Abstract 16660: Precision Diagnosis of Hypertrophic Cardiomyopathy: A New Definition of Inappropriate Hypertrophy
Hunain Shiwani, Rhodri Davies, Constantin-Cristian Topriceanu, Anjali T Owens, Betty Raman, Raffaello Ditaranto, Joao Augusto, Camilla Torlasco, Matthew Webber, Benjamin Dowsing, Rebecca Hughes, Inês Miranda, Walter Witschey, Elizabeth Thompson, Silvia Castelletti, Lia Crotti, Luigi Lovato, Alberto Ponziani, Konstantinos Moschonas, George Joy, Iain Pierce, Peter Kellman, Alun Hughes, Elena Biagini, Saidi Mohiddin, Luis Lopes, Victor Ferrari, Harold Litt, Gabriella Captur, James Moon- Physiology (medical)
- Cardiology and Cardiovascular Medicine
Introduction: The definition of hypertrophic cardiomyopathy (HCM), unaltered for 50 years, requires unexplained left ventricular hypertrophy with a maximum wall thickness (MWT) ≥15mm in probands. However, this doesn’t consider age, sex and body-size which is inadequate for a precision therapy era.
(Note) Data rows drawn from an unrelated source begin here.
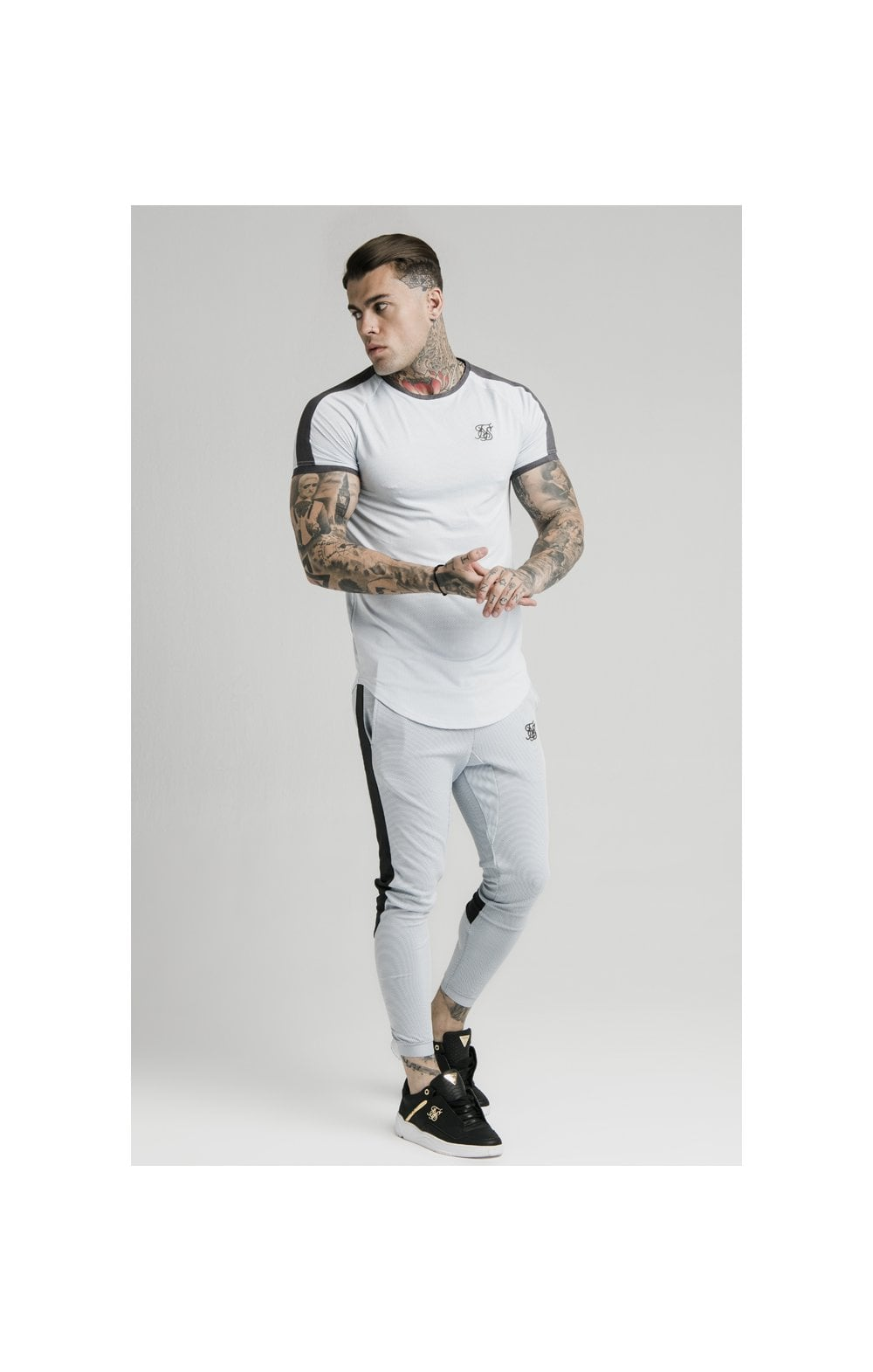 SikSilk S/S Panel Eyelet Tech Tee – Ice Grey (1)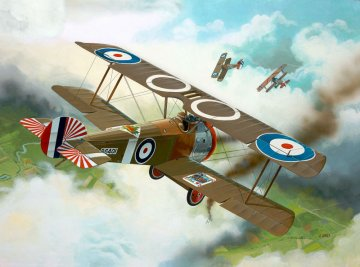 Sopwith F-1 Camel · RE 04190 ·  Revell · 1:72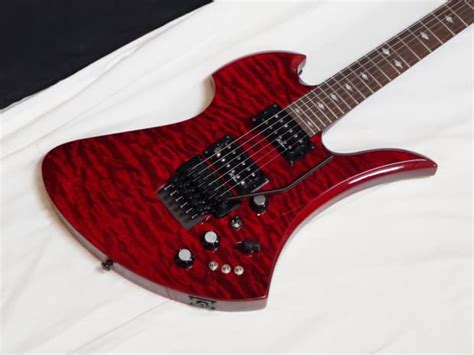 Bc Rich Mockingbird Stc Electric Guitar Trans Red W/ Case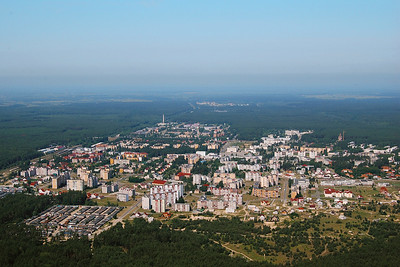 Luftbild von Slavutych mit Blick gen WestenAerial view of Slavutych, looking towards the west© Yuri Klinkov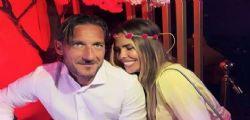 Francesco Totti...  Ilary è tutto per me! E annuncia la voglia di un altro figlio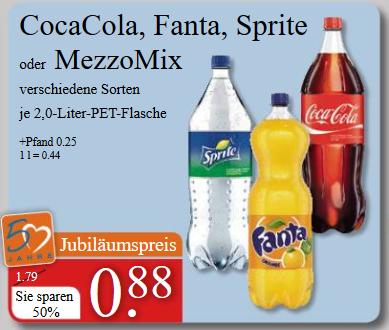 [Lokal V-Markt] Coca Cola, Fanta, Sprite - 2l-Flasche für 0,88 €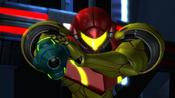 Samus Aran (Metroid Other M) 01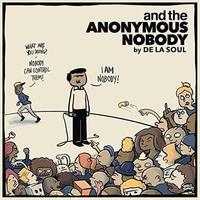 新品レコードDe La Soul デ・ラ・ソウル And The Anonymous Nobody輸入盤アナログLP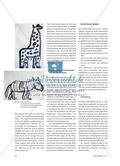 Tierdarstellungen - Abstrahierte Pinselzeichnungen Preview 3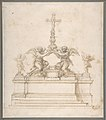 Design for an Altar with Kneeling Angels Supporting a Crucifix MET DP809481.jpg
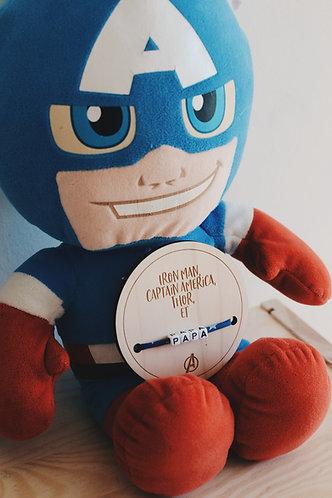 Magnet ~ Super Heros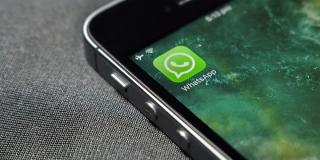WhatsApp 2.18.100 para iOS viene con novedades en las notificaciones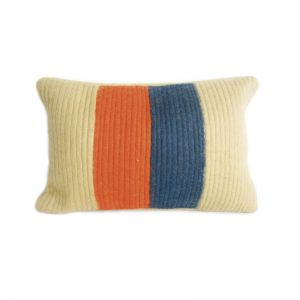 Koshi Cushion | Rectangle Tangelo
Aim: To develop a personalised definition of inappropriate hypertrophy using cardiac MRI and evaluate potential care implications.
Methods: Healthy reference cardiac MRIs from the Framingham Heart Study, UK Biobank, and multiple healthy volunteer studies were analysed by a validated AI algorithm. Generalized additive mixed models accounting for age, sex, and body surface area (BSA) established a personalized hypertrophy threshold for MWT (>95% prediction interval) and conditional Z-scores. We assessed the discordance in HCM diagnosis between a “≥15mm” and “personalized hypertrophy” threshold applied to the UK Biobank and clinical HCM cohorts.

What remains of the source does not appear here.